The `main` function orchestrates the process of training an agent using q-Learning, evaluating its performance, and demonstrating the learned behavior in the FrozenLake environment. Initially, it sets up the environment and runs the q-Learning algorithm for a specified number of episodes, resulting in a trained Q-table. It then evaluates the effectiveness of the learned policy by calculating the average reward over the same number of episodes. This performance metric is printed out. After evaluation, the function demonstrates the agent's behavior in a visually-renderable version of the environment for a set number of demo episodes. Error handling is included to catch and report exceptions, ensuring that the environments are properly closed regardless of whether the process completes successfully or encounters an error.
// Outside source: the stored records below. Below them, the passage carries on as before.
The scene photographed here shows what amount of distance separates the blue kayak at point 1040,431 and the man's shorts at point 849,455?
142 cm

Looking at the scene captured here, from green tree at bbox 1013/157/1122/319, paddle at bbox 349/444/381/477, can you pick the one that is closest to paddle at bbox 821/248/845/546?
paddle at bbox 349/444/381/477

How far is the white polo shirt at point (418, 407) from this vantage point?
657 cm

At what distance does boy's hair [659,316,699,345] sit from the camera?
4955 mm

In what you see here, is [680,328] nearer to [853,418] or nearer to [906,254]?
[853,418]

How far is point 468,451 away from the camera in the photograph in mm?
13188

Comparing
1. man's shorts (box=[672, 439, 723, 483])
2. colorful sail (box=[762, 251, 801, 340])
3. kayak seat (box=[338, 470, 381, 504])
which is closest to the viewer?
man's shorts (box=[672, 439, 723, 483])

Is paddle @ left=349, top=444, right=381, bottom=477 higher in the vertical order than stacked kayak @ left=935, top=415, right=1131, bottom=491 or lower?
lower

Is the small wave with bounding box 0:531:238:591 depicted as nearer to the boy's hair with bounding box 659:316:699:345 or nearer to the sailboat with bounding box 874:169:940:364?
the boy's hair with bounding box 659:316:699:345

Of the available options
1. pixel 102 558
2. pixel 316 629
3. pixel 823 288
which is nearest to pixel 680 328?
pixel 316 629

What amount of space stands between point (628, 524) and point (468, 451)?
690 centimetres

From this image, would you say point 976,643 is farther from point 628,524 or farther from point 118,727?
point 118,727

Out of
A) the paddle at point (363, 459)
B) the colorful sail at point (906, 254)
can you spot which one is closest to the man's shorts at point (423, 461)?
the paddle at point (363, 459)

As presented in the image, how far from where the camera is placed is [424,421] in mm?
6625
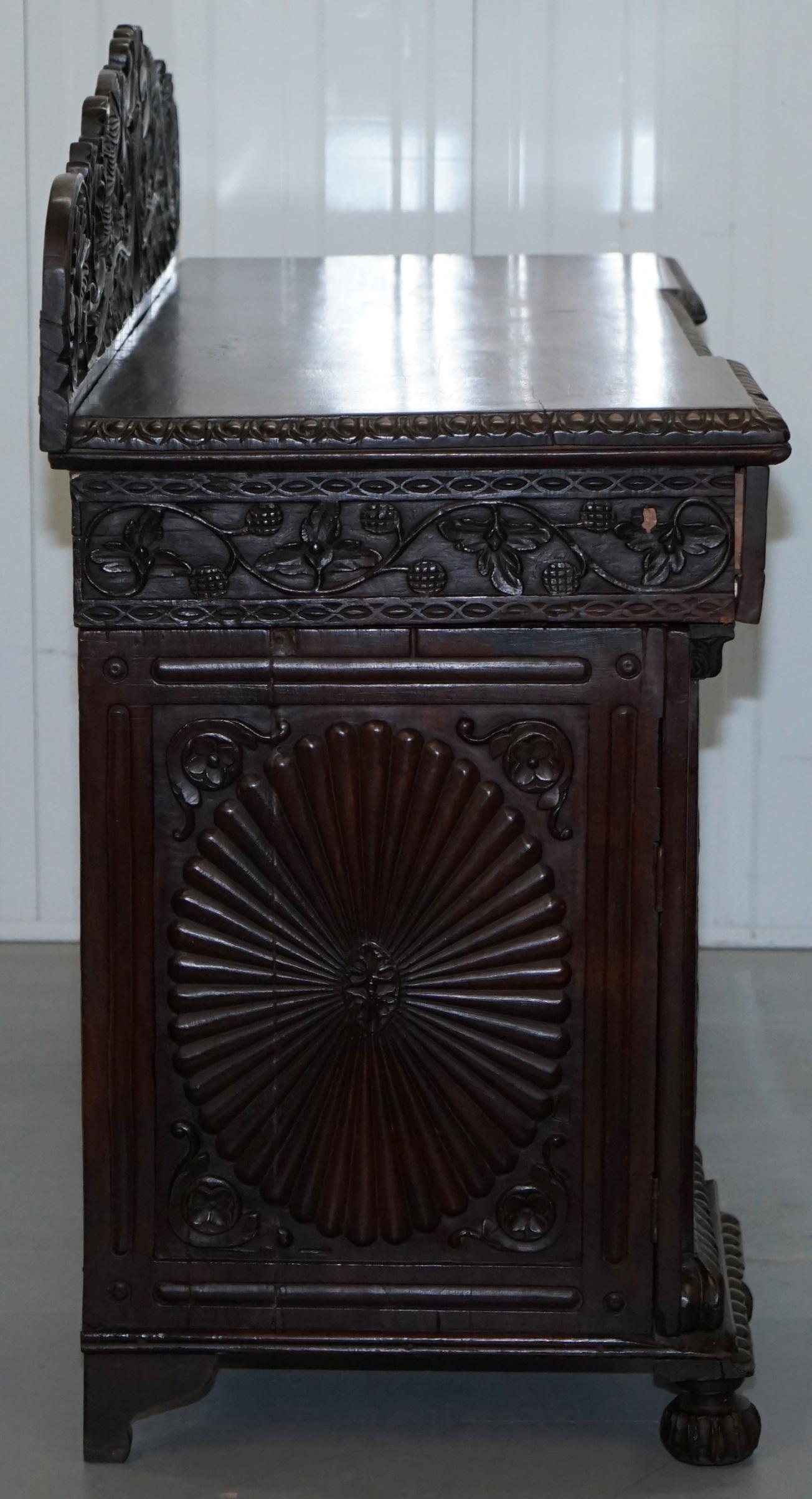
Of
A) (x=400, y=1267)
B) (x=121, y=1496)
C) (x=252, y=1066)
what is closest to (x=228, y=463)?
(x=252, y=1066)

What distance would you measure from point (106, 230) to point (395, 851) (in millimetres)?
827

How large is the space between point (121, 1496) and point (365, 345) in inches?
53.3

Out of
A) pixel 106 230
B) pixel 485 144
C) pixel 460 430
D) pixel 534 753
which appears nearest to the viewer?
pixel 460 430


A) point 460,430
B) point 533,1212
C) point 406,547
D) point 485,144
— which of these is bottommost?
point 533,1212

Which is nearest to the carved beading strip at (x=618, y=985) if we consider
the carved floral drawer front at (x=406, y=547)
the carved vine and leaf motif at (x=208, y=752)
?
the carved floral drawer front at (x=406, y=547)

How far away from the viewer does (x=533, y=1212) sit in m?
1.96

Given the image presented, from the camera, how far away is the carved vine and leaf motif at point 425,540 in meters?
1.83

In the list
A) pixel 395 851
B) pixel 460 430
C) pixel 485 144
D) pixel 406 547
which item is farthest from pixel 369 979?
pixel 485 144

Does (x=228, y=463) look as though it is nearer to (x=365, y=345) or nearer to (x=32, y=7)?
(x=365, y=345)

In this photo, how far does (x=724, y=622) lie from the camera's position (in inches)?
72.9

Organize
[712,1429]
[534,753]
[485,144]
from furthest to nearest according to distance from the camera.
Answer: [485,144], [712,1429], [534,753]

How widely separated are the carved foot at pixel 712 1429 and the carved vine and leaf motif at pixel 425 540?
35.3 inches

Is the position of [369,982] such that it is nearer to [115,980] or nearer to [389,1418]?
[115,980]

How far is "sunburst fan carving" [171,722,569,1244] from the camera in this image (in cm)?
190
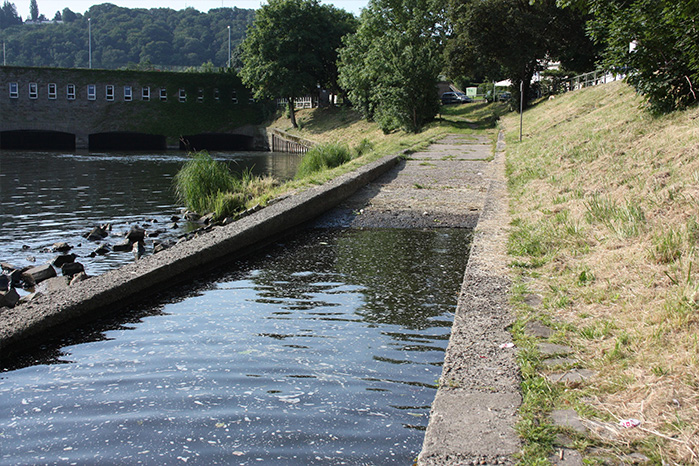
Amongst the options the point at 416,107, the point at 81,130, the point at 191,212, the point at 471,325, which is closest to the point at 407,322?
the point at 471,325

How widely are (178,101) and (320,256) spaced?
220 ft

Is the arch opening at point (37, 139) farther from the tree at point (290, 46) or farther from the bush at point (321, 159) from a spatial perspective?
the bush at point (321, 159)

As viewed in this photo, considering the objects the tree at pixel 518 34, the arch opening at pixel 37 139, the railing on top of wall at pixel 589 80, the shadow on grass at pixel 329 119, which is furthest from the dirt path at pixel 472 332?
the arch opening at pixel 37 139

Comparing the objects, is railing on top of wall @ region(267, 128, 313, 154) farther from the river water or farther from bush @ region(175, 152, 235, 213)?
the river water

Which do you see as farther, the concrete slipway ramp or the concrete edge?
the concrete slipway ramp

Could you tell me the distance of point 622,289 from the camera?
16.2ft

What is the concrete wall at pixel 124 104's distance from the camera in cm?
6488

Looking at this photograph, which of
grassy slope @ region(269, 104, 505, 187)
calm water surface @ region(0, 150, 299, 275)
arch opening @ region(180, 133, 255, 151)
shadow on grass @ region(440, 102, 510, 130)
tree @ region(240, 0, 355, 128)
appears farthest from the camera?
arch opening @ region(180, 133, 255, 151)

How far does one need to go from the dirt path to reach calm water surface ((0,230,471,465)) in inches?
17.1

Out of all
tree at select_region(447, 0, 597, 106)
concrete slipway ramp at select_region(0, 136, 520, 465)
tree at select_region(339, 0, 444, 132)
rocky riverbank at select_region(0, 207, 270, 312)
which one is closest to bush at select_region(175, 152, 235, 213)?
rocky riverbank at select_region(0, 207, 270, 312)

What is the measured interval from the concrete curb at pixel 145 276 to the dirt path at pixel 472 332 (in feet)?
3.83

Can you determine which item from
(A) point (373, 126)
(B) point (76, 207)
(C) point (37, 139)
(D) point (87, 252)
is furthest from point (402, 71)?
(C) point (37, 139)

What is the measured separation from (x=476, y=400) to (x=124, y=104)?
234ft

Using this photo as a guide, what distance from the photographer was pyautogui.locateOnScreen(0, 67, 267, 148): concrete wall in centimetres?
6488
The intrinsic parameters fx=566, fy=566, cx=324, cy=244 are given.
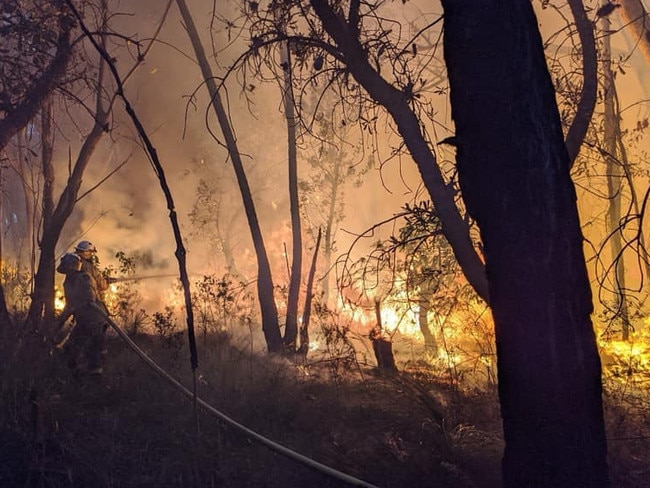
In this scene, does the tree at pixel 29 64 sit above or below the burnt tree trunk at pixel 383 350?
above

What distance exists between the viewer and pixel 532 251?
2.98m

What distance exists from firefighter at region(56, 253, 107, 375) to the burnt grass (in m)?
0.21

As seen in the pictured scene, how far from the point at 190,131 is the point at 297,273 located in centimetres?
2000

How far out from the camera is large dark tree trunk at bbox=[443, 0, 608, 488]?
118 inches

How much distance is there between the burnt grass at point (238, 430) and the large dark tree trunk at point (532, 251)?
1999 millimetres

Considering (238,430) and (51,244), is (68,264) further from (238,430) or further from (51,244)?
(238,430)

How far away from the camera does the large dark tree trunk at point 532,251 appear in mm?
2988

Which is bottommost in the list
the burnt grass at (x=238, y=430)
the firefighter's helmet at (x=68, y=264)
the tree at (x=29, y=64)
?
the burnt grass at (x=238, y=430)

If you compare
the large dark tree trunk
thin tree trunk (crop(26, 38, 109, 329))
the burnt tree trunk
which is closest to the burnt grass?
the burnt tree trunk

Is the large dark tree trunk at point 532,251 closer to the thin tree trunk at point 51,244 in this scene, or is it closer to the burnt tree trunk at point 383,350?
the burnt tree trunk at point 383,350

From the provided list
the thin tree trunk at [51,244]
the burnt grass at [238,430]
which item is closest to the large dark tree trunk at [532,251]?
the burnt grass at [238,430]

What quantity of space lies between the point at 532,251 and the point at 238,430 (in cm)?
330

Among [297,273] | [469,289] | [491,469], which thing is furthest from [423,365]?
[491,469]

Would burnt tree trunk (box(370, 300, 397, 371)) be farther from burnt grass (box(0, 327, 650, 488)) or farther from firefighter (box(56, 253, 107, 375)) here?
firefighter (box(56, 253, 107, 375))
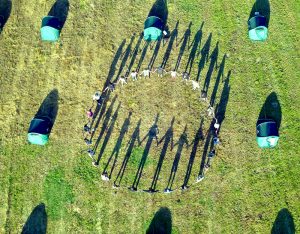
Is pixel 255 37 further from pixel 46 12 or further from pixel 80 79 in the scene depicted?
pixel 46 12

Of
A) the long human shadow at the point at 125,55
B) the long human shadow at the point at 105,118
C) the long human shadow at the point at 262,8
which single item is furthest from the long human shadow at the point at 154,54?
the long human shadow at the point at 262,8

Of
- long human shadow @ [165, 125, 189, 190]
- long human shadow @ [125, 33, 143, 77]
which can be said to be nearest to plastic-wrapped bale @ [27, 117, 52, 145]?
long human shadow @ [125, 33, 143, 77]

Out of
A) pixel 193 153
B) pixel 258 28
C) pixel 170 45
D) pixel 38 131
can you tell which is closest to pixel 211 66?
pixel 170 45

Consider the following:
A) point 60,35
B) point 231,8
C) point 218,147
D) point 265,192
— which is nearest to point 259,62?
point 231,8

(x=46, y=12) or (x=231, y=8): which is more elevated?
(x=231, y=8)

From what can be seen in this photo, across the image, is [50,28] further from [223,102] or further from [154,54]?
[223,102]

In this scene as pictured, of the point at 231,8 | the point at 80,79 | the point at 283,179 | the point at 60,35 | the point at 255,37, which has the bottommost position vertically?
the point at 283,179

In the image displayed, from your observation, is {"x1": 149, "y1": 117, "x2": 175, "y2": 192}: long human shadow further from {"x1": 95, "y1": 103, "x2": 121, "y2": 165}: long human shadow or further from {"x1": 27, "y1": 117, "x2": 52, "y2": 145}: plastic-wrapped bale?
{"x1": 27, "y1": 117, "x2": 52, "y2": 145}: plastic-wrapped bale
This structured approach helps in understanding the complete lifecycle of an agent's training and deployment in a reinforcement learning setting.

In [11]:
def main(episodes=10000, demo_episodes=5):
    """
    Main function to run Q-Learning on the FrozenLake environment

    Args:
    episodes (int): Number of episodes to run Q-Learning
    demo_episodes (int): Number of episodes to demonstrate the learned policy
    """
    try:
        # Create and run Q-learning on the environment
        environment = gym.make("FrozenLake-v1")
        Q_table = q_learning(environment, episodes)

        # Evaluate the learned policy
        avg_reward = evaluate_policy(environment, Q_table, episodes)
        print(f"Average reward after q-learning: {avg_reward}")

        # Demonstrate the learned policy
        visual_env = gym.make('FrozenLake-v1', render_mode='human')
        demo_agent(visual_env, Q_table, demo_episodes)

    except Exception as e:
        print(f"An error occurred: {e}")

    finally:
        # Clean up and close the environment
        environment.close()
        visual_env.close()

In [12]:
if __name__ == "__main__":
    main()


Episode: 9999 - Average Reward: 0.80: 100%|████████████████████████████████████| 10000/10000 [00:21<00:00, 460.50it/s]


Average reward after q-learning: 0.8249

Episode: 1

Episode: 2

Episode: 3

Episode: 4

Episode: 5


The `demo_episodes` is 5, so it runs 5 times and then close. If it occures any bug, please stop the code and run the code again!